## AIM
Rewrite the passage on Oracle hierarchical queries from "1. START WITH" up to and including "a single child.", replacing "starting point" with "entry point".

## PASSAGE SHOWN
>> start

How to Master Oracle SQL Connect by Hierarchical Queries

Asiri Gunasena

Published:

SQL

oracle SQL connect by

If you have a table or multiple tables with hierarchical data then use Oracle SQL connect by to select complete structing using a single query. This is a big benefit for reducing recursive function calls and reducing huge code blocks into small pieces of code.

Oracle SQL connect by mapping records with the same table connecting with parent records and selecting all the hierarchy by saying the position of the row. There is a relationship between parent and child that can be introduced in the query itself. There are 2 main clauses you need to identify below.

  1. START WITH
  2. CONNECT BY PRIOR

START WITH: This is the starting point of the hierarchy. This can be a single record or multiple records. LEVEL=0. This is optional. Without Start with Clause, Oracle decides which rows to root in at a time.

CONNECT BY PRIOR: This is used to walk from parent record t until the final children record. This has a continuing parent then moves to the first child and takes that child as a parent then searches for children for it and continues this process until the end of a single child.

Connect by SQL Oracle

Connect by prior refers to the parent row. You can have multiple prior conditions as well. The below examples show how we can use conditions.

--
... PRIOR expr = expr
or
... expr = PRIOR expr
--
oracle SQL connect by

Prior generally used to map parent record with the current record. In that case prior can end up in an infinite loop.

Oracle SQL Connect by Example

Let’s discuss a simple example of an employee table. All the workers in a company are employees but according to the position of the employee, there is a hierarchy of people. In this example let’s have 3 levels of hierarchy and see how to take all the records.

>> end

## SUPPLIED INFORMATION

>> start

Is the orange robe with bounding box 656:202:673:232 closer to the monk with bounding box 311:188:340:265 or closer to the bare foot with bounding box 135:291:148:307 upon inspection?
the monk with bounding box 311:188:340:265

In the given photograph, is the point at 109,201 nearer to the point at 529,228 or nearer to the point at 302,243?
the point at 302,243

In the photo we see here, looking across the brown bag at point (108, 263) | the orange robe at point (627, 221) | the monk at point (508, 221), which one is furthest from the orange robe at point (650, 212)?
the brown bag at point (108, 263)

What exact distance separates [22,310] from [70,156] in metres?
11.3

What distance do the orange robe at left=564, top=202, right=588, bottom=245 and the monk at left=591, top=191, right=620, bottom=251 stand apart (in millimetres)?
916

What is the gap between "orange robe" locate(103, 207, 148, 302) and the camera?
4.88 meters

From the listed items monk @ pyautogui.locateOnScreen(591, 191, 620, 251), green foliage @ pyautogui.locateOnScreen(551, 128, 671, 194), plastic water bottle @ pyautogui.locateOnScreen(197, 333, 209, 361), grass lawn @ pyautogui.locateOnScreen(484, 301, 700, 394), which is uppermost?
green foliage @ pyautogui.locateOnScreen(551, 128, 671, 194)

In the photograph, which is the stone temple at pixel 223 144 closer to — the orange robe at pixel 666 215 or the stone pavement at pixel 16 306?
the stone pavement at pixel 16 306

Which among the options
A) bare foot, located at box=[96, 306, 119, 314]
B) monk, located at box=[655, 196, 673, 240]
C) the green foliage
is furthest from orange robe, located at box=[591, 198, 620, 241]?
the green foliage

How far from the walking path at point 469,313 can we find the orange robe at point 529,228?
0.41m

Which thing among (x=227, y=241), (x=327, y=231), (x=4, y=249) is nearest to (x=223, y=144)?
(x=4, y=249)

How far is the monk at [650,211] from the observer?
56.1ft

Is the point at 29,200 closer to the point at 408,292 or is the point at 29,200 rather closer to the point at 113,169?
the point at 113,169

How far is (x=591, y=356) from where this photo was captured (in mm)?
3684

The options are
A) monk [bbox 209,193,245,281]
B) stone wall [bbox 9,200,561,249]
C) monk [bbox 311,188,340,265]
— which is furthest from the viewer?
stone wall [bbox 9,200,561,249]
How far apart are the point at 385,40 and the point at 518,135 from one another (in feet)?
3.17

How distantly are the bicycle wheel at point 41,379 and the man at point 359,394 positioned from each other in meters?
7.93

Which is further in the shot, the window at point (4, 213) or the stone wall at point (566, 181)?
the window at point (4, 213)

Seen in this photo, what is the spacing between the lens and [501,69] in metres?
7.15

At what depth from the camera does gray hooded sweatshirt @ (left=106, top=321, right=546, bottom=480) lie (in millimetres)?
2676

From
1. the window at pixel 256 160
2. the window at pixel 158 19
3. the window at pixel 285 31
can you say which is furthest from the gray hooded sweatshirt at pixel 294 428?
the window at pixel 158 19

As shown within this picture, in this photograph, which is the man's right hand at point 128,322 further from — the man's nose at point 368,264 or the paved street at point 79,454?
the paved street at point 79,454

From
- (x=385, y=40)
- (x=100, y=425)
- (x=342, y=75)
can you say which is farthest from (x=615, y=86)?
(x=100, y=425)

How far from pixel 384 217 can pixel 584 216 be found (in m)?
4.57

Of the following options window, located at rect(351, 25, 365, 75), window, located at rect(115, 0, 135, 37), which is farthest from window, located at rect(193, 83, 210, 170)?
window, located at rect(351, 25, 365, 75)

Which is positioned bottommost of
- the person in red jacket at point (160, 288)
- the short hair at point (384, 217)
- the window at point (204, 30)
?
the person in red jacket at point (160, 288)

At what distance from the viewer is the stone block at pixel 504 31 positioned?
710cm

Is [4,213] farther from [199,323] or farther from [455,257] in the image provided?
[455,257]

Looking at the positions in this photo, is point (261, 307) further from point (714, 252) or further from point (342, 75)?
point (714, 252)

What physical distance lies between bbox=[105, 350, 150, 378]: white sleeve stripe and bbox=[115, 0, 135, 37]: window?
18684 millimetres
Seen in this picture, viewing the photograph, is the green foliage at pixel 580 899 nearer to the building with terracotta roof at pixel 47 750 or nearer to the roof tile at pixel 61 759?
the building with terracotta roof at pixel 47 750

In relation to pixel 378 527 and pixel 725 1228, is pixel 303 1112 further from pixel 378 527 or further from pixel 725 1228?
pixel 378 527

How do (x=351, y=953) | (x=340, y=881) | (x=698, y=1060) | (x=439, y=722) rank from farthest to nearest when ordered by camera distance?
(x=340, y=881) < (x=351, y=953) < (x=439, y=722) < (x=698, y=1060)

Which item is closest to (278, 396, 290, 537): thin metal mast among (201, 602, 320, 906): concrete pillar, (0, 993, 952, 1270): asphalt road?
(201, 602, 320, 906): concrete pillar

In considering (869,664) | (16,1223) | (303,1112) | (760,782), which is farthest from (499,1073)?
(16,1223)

>> end

## SOLUTION FOR THIS PROBLEM
1. START WITH
  2. CONNECT BY PRIOR

START WITH: This is the entry point of the hierarchy. This can be a single record or multiple records. LEVEL=0. This is optional. Without Start with Clause, Oracle decides which rows to root in at a time.

CONNECT BY PRIOR: This is used to walk from parent record t until the final children record. This has a continuing parent then moves to the first child and takes that child as a parent then searches for children for it and continues this process until the end of a single child.